# UFC 60: Jeremy Horn Armbar video



## Andrew Green (May 28, 2006)

Unaired ending to the Jeremy Horn fight:

http://www.youtube.com/v/JF3WJ5l8lzA

Interesting arm bar


----------



## green meanie (May 28, 2006)

_VERY_ interesting armbar. We'll be trying that out this week.


----------



## Kembudo-Kai Kempoka (May 28, 2006)

We used to call it a "grapevine" arm-bar. The continuation if you haven't got it cinched is to let the leverage of your grapevined leg turn you to the opoposite side...you both end up in the base Japanese arm-bar position, same bodily relationships, just face down.

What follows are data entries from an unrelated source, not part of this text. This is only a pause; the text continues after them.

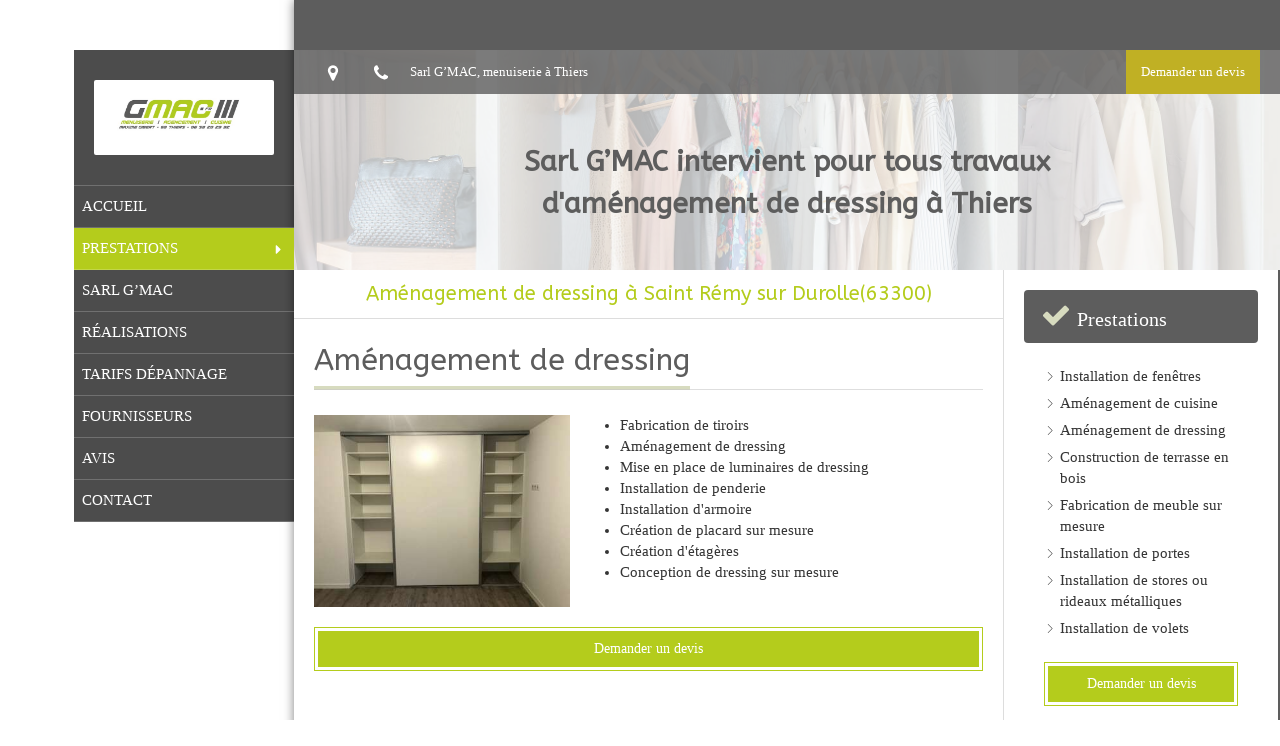

--- FILE ---
content_type: text/css
request_url: https://www.gmac.fr/styles/pages/718261/1738861977/containers-specific-styles.css
body_size: 277
content:
.container_23372773_inner{position:relative}.container_23372773_inner:before{content:"";position:absolute;top:0;bottom:0;left:0;right:0;opacity:1.0;border-top-right-radius:2px;border-top-left-radius:2px;border-bottom-right-radius:2px;border-bottom-left-radius:2px}.container_23372773_inner{width:100% !important;max-width:200px !important;margin-right:auto !important;margin-left:auto !important}.container_23372773_inner{position:relative}.container_23372773_inner:before{content:"";position:absolute;top:0;bottom:0;left:0;right:0;opacity:1.0;border-top-right-radius:2px;border-top-left-radius:2px;border-bottom-right-radius:2px;border-bottom-left-radius:2px}.container_23372773_inner{width:100% !important;max-width:200px !important;margin-right:auto !important;margin-left:auto !important}.container_23372817_inner{background-repeat:no-repeat;-webkit-background-size:cover;-moz-background-size:cover;-o-background-size:cover;background-size:cover;background-position:center}@media (max-width: 992px){.container_23372817_inner{background-image:url(https://files.sbcdnsb.com/images/Ws6nCy3FUbsDohRfdLdsgg/content/1608734057/1572226/1000/c9dd30ac79af40c85f0e20201223-313386-11sy2ll.jpeg)}}@media (max-width: 1199px){.container_23372817_inner{background-image:url(https://files.sbcdnsb.com/images/Ws6nCy3FUbsDohRfdLdsgg/content/1608734057/1572226/1200/c9dd30ac79af40c85f0e20201223-313386-11sy2ll.jpeg)}}@media (min-width: 1200px){.container_23372817_inner{background-image:url(https://files.sbcdnsb.com/images/Ws6nCy3FUbsDohRfdLdsgg/content/1608734057/1572226/2000/c9dd30ac79af40c85f0e20201223-313386-11sy2ll.jpeg)}}.container_23372817_inner:before{content:"";position:absolute;top:0;bottom:0;left:0;right:0;opacity:0.7;background-color:#FFFFFF}.container_23372928_inner{position:relative}.container_23372928_inner:before{content:"";position:absolute;top:0;bottom:0;left:0;right:0;opacity:1.0}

Works great for big guys with strong benches.

Regards,

Dave


----------



## Makalakumu (May 28, 2006)

That is one I've been practicing for a while.  Nobody expects the foot to snake around like that.  The cool thing about it is that if you can get your ankle under your uke's chin, you can pull your toes back and really lock the position tight.  And then, everytime uke tries to fight the arm bar, the pressure on the neck increases and uke actually chokes himself.


----------



## WilliamJ (Jun 8, 2006)

Jeremy is the man, one of the smartest fighters in the business today. He just finds ways to get the job done.


----------



## White Fox (Jun 12, 2006)

That was really cool I will be trying that out!!!!!!HEHEHE


----------



## tshadowchaser (Jun 12, 2006)

All I can add is ouch


----------